The Church of the Kingdom has to be the Church of the Spirit. A lively and diverse spirituality is its life blood. This doesn’t mean anything goes. Corporate worship is the occasion where people are led to focus on God, to respond to God in openness, in confession, in pain, in hope, and to hear God through the witness of scripture and tradition, to receive God’s blessing in fellowship and communion, and to be sent by God out into the world in love with the agenda of the kingdom and the power of the Spirit. This is a recognisable pattern. Where it happens, there is worship; where it does not happen, something else is taking place but it is not worship.

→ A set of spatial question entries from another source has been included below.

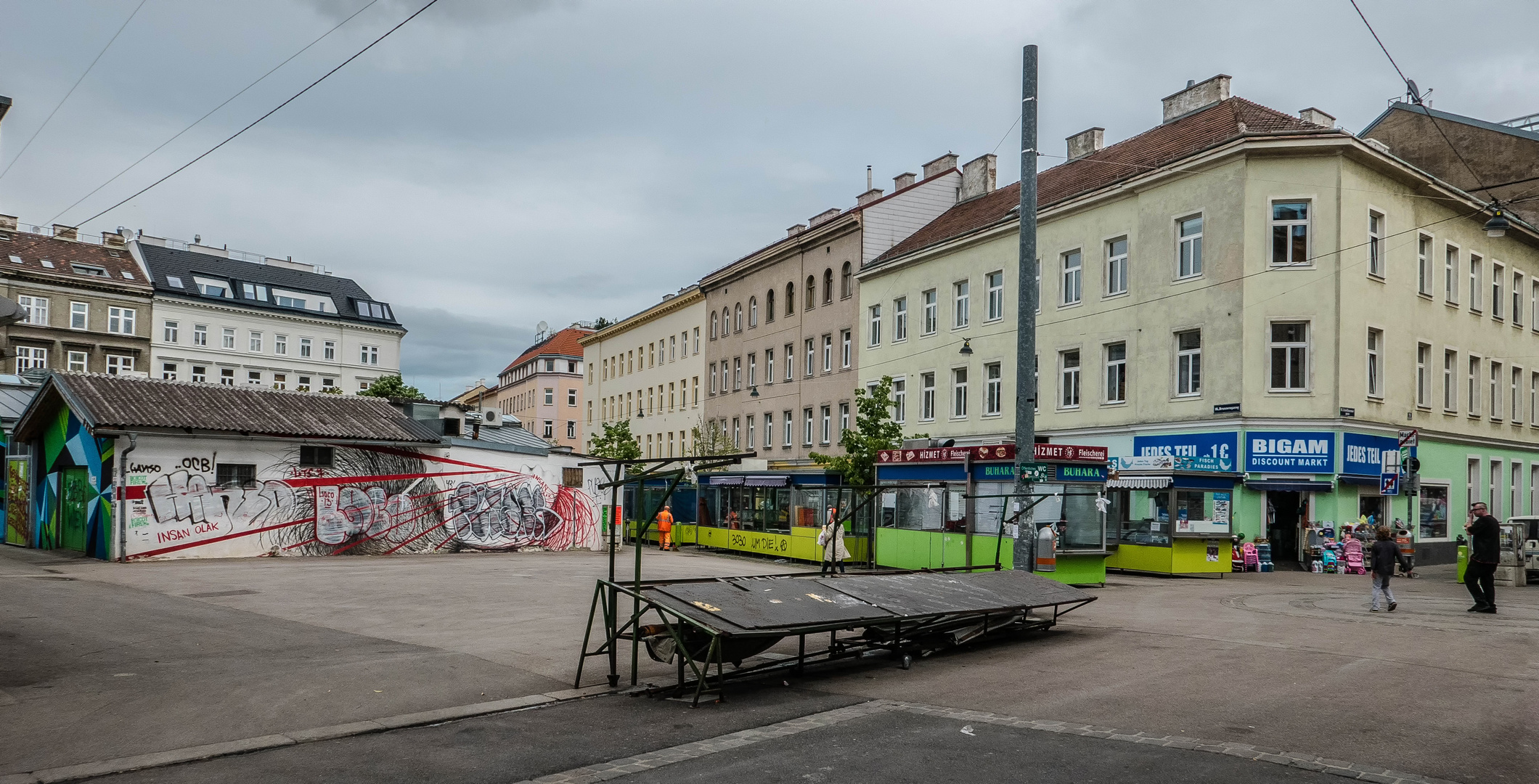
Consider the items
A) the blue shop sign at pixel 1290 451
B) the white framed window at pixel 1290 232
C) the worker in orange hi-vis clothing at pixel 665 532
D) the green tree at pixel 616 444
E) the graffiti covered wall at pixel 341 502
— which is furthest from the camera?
the green tree at pixel 616 444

In the Pentecost story Luke underlines for us what it means to be the Church. We are the people called to live with the vision of the kingdom of God as our agenda. But this is only possible as we are open to the breath of the Spirit. Cultivating that openness is not searching for experiences: it is not confining Spirit talk to the formal phraseology of the institution and assuming control; it is not cultural monopoly and the imperialism of our aesthetics. It is openness to the many languages of love. It is letting this love burn on our heads and in our hearts. It is making our way to the temple courtyard and being one with an odd assortment of pilgrims who we know are also praising God in their own language. It is surrendering control and power to love. Ultimately it is to face the Spirit and pray: your kingdom come.